→ **TRECHO DO DOCUMENTO**:
Eu, o Pedágio e a Paróquia

Como estou em uma democracia, permito-me discordar dos têrmos radicais com as resoluções aprovadas pela paróquia rodoviária sôbre pedágio, em seu recente conclave.

Dentro de uma linha de coerência de quem nunca aceitou o absoluto e vê na relatividade a imagem da falibilidade humana, nunca me coloquei contra o pedágio, pelo fato de entendê-lo como um simples ônus a acrescentar-se aos muitos que o transportador sofre. Serei contra sempre que negar suas origens.

Não restam dúvidas que em nosso país se explica o temor com que о contribuinte recebe a criação de qualquer taxa. O comum é ver-se que os governos se detêm na arrecadação e se alheiam à contrapartida do serviço que fundamentalmente deveria ser dado.

Todavia, há governos e governos. A natural desconfiança com que é recebido um nôvo grupo que ascende ao (Poder, pode-nos levar a hostilizar a criação ou inovação de taxas. Sim, porque taxa é como gelatina: de muitas côres e sabores, de muitas formas e que se amolda ao vasilhame que a contém, por mais esdrúxulo que seja. Mas quando se conhece os homens de um Govêrno e nestes se aprende a confiar, por um testemunho pregresso de realizações, todo o cidadão está no dever de dar um crédito de confiança e pensar nos aspectos positivos que possa ter a iniciativa.

É o que sucede, neste momento em que se busca reintroduzir em nossas rodovias a instituição do pedágio.

Muito a propósito, acabo de ler um artigo assinado pelo mestre Lafayette Prado, sob título “Transportes е a Nova Carta”, onde analisa a supressão do trecho final de dispositivo da anterior Constituição que facultava à União, aos Estados e aos Municípios cobrarem pedágio para atender ao custo das vias de transporte.

→ **DADOS REGISTRADOS**:
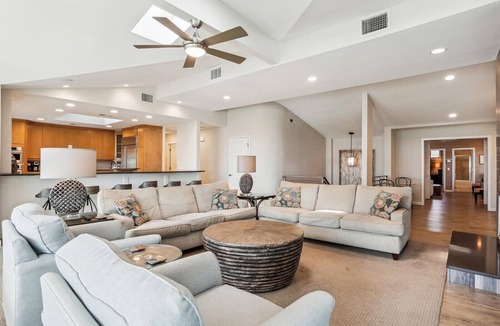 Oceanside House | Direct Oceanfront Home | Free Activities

---

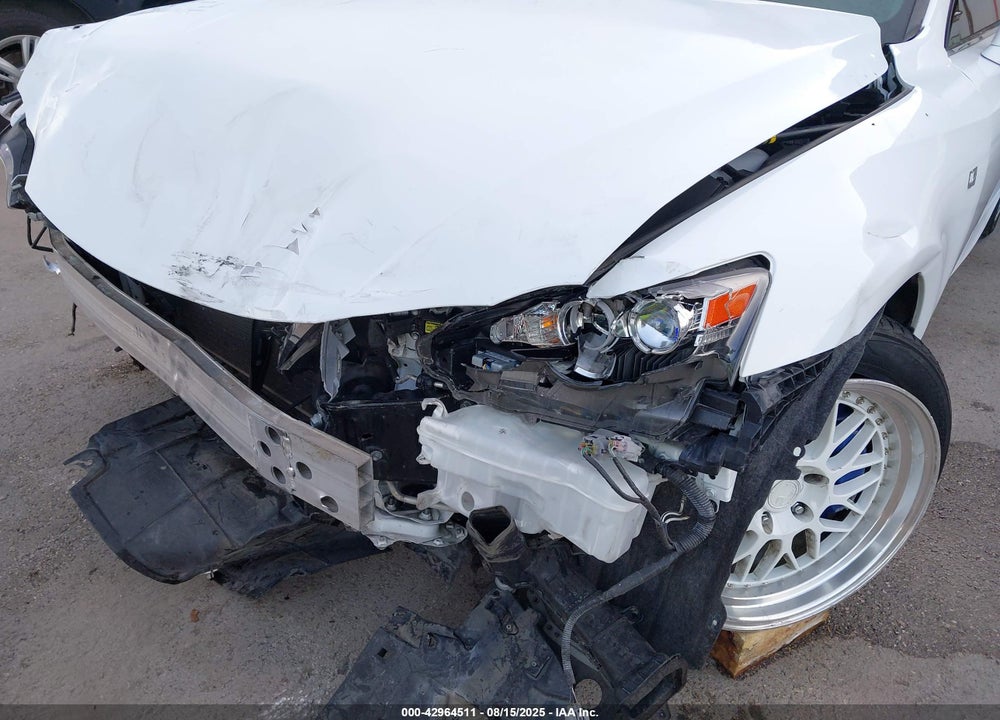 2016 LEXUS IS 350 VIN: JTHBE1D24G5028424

→ **ENUNCIADO DA TAREFA**: Por favor, extraia o trecho do documento sobre o pedágio na íntegra e reproduza-o sem nenhuma alteração.

→ **RESPOSTA DA TAREFA**:
Eu, o Pedágio e a Paróquia

Como estou em uma democracia, permito-me discordar dos têrmos radicais com as resoluções aprovadas pela paróquia rodoviária sôbre pedágio, em seu recente conclave.

Dentro de uma linha de coerência de quem nunca aceitou o absoluto e vê na relatividade a imagem da falibilidade humana, nunca me coloquei contra o pedágio, pelo fato de entendê-lo como um simples ônus a acrescentar-se aos muitos que o transportador sofre. Serei contra sempre que negar suas origens.

Não restam dúvidas que em nosso país se explica o temor com que о contribuinte recebe a criação de qualquer taxa. O comum é ver-se que os governos se detêm na arrecadação e se alheiam à contrapartida do serviço que fundamentalmente deveria ser dado.

Todavia, há governos e governos. A natural desconfiança com que é recebido um nôvo grupo que ascende ao (Poder, pode-nos levar a hostilizar a criação ou inovação de taxas. Sim, porque taxa é como gelatina: de muitas côres e sabores, de muitas formas e que se amolda ao vasilhame que a contém, por mais esdrúxulo que seja. Mas quando se conhece os homens de um Govêrno e nestes se aprende a confiar, por um testemunho pregresso de realizações, todo o cidadão está no dever de dar um crédito de confiança e pensar nos aspectos positivos que possa ter a iniciativa.

É o que sucede, neste momento em que se busca reintroduzir em nossas rodovias a instituição do pedágio.

Muito a propósito, acabo de ler um artigo assinado pelo mestre Lafayette Prado, sob título “Transportes е a Nova Carta”, onde analisa a supressão do trecho final de dispositivo da anterior Constituição que facultava à União, aos Estados e aos Municípios cobrarem pedágio para atender ao custo das vias de transporte.